Zimbabwe not likely to benefit from its vast mineral resources because of patronage politics

Zimbabwe not likely to benefit from its vast mineral resources because of patronage politics

Zimbabwe is not likely to benefit from its abundant mineral resources because of patronage politics, outdated legislation and regulatory  gaps, a United States private think-tank, Stratfor says.

The situation is not likely to improve any time soon as Zimbabwe President Emmerson Mnangagwa is likely to win the coming elections and will maintain the system.

A British think-tank funded by a South African organisation says Mnangagwa will be beaten by Citizens Coalition for Change leader Nelson Chamisa.

Zimbabwe holds the largest lithium deposits in Africa and the fifth-largest in the world. The country is also home to the world’s third-largest platinum deposits, along with large deposits of other high-value mineral resources like gold, chrome, coal and diamonds, Stratfor says.

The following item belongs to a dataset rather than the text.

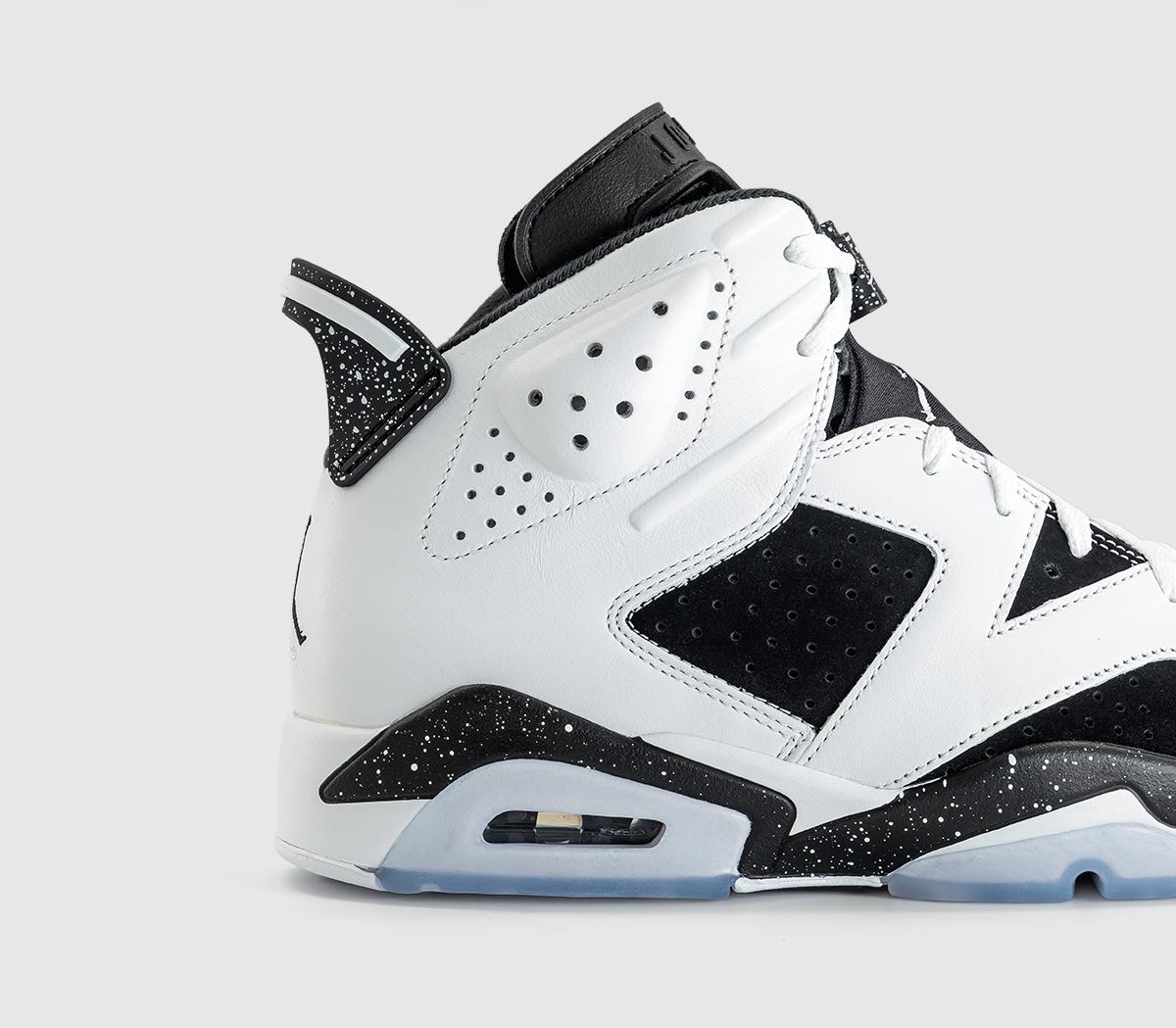 スニーカー AIR JORDAN 6 28cm Jordan Air Jordan 6 Trainers White Multi Color - Men's Trainers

“Mnangagwa will likely secure another term in Zimbabwe’s presidential election later this year, which means that mismanagement of the mining sector will probably persist despite the recent reforms, thereby limiting the country’s access to the global market and perpetuating the country’s economic crisis,” it says.

Full report:

Despite Abundant Resources, Zimbabwe’s Mining Sector Will Remain Unsteady

Despite recent government commitments to reform, Zimbabwe’s mining sector will likely remain crippled by patronage politics, outdated legislation and regulatory gaps, which will continue to constrain the country’s economic outlook and restrict the extraction of some of the world’s most valuable minerals. Zimbabwe, a small country of about 16 million people in southern Africa, holds some of the largest mineral resources on the continent. Its political leaders, however, have failed to build a flourishing mining industry — a trend that will likely continue under President Emerson Mnangagwa, despite his new push to boost the sector’s profitability. Over the past year, Mnangagwa and the ruling Zimbabwean African National Union-Patriotic Front (ZANU-PF) have introduced new legislation to support the president’s goal of increasing mining revenues to US$12 billion in 2023 — a nearly US$8 billion increase from 2022. In July, the government announced it would raise royalty rates on platinum producers and introduce royalties for lithium miners from Jan. 1 in an effort to boost revenue and formalize government fees. In December, the government then banned all lithium exports without explicit state permission in an attempt to clamp down on illegal smuggling (which the government says has cost it US$1.8 billion in lost revenue). Mnangagwa and ZANU-PF are particularly focused on lithium (a key component in the batteries used to power electric vehicles), given high global demand, anticipated price increases and Zimbabwe’s large deposits of the mineral. But without structural changes to the mining sector and institutional changes to the government, Zimbabwe will fail to reap the full potential of its abundant mineral reserves.